(Dataset excerpt)
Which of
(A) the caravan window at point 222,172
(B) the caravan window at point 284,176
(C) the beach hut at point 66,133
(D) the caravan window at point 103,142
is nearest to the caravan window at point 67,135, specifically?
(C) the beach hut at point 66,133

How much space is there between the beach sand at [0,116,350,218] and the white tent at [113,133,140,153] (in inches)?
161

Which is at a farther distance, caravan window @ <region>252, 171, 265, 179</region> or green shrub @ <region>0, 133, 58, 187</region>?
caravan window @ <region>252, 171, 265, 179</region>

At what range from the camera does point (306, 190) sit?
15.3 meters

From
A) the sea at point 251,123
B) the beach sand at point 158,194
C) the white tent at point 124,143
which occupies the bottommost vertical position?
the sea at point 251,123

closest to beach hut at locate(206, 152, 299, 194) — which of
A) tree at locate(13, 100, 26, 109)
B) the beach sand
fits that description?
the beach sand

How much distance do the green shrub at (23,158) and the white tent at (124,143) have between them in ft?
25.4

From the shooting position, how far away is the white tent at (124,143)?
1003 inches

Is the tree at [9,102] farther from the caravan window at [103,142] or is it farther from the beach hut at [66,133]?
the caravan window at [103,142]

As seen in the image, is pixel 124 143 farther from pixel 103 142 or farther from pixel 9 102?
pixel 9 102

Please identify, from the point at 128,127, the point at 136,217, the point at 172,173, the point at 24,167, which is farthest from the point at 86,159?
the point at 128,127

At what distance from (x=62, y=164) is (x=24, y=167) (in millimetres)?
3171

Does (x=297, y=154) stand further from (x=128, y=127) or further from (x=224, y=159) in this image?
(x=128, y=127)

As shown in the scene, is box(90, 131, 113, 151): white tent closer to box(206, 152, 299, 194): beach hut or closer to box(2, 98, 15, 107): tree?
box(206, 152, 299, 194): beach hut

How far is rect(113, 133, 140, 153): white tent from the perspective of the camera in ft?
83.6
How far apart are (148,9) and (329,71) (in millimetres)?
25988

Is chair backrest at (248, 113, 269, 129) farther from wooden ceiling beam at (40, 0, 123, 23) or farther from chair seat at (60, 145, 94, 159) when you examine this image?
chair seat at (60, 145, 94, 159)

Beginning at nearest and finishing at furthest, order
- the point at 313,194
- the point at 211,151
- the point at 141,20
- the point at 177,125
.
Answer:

Written problem> Copy the listing above verbatim, starting from the line with "Beginning at nearest" and going through to the end of the listing.

Output>
Beginning at nearest and finishing at furthest, order
- the point at 313,194
- the point at 211,151
- the point at 141,20
- the point at 177,125
.
Answer:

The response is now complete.